What you will do - Extract every line of the data below and reproduce each one verbatim, in the order given.

Records for this task -

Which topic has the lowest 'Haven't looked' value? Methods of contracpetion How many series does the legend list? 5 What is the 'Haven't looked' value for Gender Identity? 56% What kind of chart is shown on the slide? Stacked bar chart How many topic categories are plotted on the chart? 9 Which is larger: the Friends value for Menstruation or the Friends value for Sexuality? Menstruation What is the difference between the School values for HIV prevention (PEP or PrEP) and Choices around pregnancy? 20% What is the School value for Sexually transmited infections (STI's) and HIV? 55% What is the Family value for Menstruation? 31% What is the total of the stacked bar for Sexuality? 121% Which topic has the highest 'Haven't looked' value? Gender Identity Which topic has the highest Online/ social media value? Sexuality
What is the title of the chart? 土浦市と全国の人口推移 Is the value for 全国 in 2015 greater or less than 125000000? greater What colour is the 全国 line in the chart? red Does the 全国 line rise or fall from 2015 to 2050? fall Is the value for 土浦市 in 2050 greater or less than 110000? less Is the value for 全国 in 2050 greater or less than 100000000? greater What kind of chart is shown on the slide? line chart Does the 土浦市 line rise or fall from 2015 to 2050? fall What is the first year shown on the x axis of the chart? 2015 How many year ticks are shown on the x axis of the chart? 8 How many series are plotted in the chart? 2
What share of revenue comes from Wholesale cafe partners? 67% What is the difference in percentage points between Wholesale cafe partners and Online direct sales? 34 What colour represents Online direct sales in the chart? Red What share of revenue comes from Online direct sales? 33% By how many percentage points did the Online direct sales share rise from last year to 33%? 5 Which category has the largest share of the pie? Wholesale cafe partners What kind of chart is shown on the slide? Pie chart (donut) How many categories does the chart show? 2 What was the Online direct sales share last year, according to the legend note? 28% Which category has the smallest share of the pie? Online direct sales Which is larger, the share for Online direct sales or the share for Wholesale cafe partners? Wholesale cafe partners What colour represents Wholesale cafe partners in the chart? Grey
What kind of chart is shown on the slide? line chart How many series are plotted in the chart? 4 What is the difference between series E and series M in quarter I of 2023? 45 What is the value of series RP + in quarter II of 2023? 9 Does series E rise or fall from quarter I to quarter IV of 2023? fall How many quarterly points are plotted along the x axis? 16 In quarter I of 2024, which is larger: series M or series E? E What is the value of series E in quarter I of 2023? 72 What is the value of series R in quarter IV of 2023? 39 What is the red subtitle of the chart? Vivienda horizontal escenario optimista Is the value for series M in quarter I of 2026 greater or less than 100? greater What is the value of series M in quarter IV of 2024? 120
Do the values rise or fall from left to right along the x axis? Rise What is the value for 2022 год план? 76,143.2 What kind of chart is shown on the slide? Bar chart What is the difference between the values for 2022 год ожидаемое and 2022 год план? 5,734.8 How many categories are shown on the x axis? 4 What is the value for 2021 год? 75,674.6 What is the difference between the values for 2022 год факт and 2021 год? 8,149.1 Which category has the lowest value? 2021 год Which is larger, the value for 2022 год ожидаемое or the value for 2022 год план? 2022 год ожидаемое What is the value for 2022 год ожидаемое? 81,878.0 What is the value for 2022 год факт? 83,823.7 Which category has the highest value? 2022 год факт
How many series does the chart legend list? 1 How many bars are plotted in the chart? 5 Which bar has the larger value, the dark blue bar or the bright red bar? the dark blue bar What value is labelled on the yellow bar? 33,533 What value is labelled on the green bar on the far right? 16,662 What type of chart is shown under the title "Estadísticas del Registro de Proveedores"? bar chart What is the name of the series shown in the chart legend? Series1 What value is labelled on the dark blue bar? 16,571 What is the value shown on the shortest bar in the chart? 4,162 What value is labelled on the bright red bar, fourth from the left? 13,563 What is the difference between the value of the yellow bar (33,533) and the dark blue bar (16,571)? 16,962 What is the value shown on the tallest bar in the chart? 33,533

Answer box -
Which topic has the lowest 'Haven't looked' value? Methods of contracpetion How many series does the legend list? 5 What is the 'Haven't looked' value for Gender Identity? 56% What kind of chart is shown on the slide? Stacked bar chart How many topic categories are plotted on the chart? 9 Which is larger: the Friends value for Menstruation or the Friends value for Sexuality? Menstruation What is the difference between the School values for HIV prevention (PEP or PrEP) and Choices around pregnancy? 20% What is the School value for Sexually transmited infections (STI's) and HIV? 55% What is the Family value for Menstruation? 31% What is the total of the stacked bar for Sexuality? 121% Which topic has the highest 'Haven't looked' value? Gender Identity Which topic has the highest Online/ social media value? Sexuality
What is the title of the chart? 土浦市と全国の人口推移 Is the value for 全国 in 2015 greater or less than 125000000? greater What colour is the 全国 line in the chart? red Does the 全国 line rise or fall from 2015 to 2050? fall Is the value for 土浦市 in 2050 greater or less than 110000? less Is the value for 全国 in 2050 greater or less than 100000000? greater What kind of chart is shown on the slide? line chart Does the 土浦市 line rise or fall from 2015 to 2050? fall What is the first year shown on the x axis of the chart? 2015 How many year ticks are shown on the x axis of the chart? 8 How many series are plotted in the chart? 2
What share of revenue comes from Wholesale cafe partners? 67% What is the difference in percentage points between Wholesale cafe partners and Online direct sales? 34 What colour represents Online direct sales in the chart? Red What share of revenue comes from Online direct sales? 33% By how many percentage points did the Online direct sales share rise from last year to 33%? 5 Which category has the largest share of the pie? Wholesale cafe partners What kind of chart is shown on the slide? Pie chart (donut) How many categories does the chart show? 2 What was the Online direct sales share last year, according to the legend note? 28% Which category has the smallest share of the pie? Online direct sales Which is larger, the share for Online direct sales or the share for Wholesale cafe partners? Wholesale cafe partners What colour represents Wholesale cafe partners in the chart? Grey
What kind of chart is shown on the slide? line chart How many series are plotted in the chart? 4 What is the difference between series E and series M in quarter I of 2023? 45 What is the value of series RP + in quarter II of 2023? 9 Does series E rise or fall from quarter I to quarter IV of 2023? fall How many quarterly points are plotted along the x axis? 16 In quarter I of 2024, which is larger: series M or series E? E What is the value of series E in quarter I of 2023? 72 What is the value of series R in quarter IV of 2023? 39 What is the red subtitle of the chart? Vivienda horizontal escenario optimista Is the value for series M in quarter I of 2026 greater or less than 100? greater What is the value of series M in quarter IV of 2024? 120
Do the values rise or fall from left to right along the x axis? Rise What is the value for 2022 год план? 76,143.2 What kind of chart is shown on the slide? Bar chart What is the difference between the values for 2022 год ожидаемое and 2022 год план? 5,734.8 How many categories are shown on the x axis? 4 What is the value for 2021 год? 75,674.6 What is the difference between the values for 2022 год факт and 2021 год? 8,149.1 Which category has the lowest value? 2021 год Which is larger, the value for 2022 год ожидаемое or the value for 2022 год план? 2022 год ожидаемое What is the value for 2022 год ожидаемое? 81,878.0 What is the value for 2022 год факт? 83,823.7 Which category has the highest value? 2022 год факт
How many series does the chart legend list? 1 How many bars are plotted in the chart? 5 Which bar has the larger value, the dark blue bar or the bright red bar? the dark blue bar What value is labelled on the yellow bar? 33,533 What value is labelled on the green bar on the far right? 16,662 What type of chart is shown under the title "Estadísticas del Registro de Proveedores"? bar chart What is the name of the series shown in the chart legend? Series1 What value is labelled on the dark blue bar? 16,571 What is the value shown on the shortest bar in the chart? 4,162 What value is labelled on the bright red bar, fourth from the left? 13,563 What is the difference between the value of the yellow bar (33,533) and the dark blue bar (16,571)? 16,962 What is the value shown on the tallest bar in the chart? 33,533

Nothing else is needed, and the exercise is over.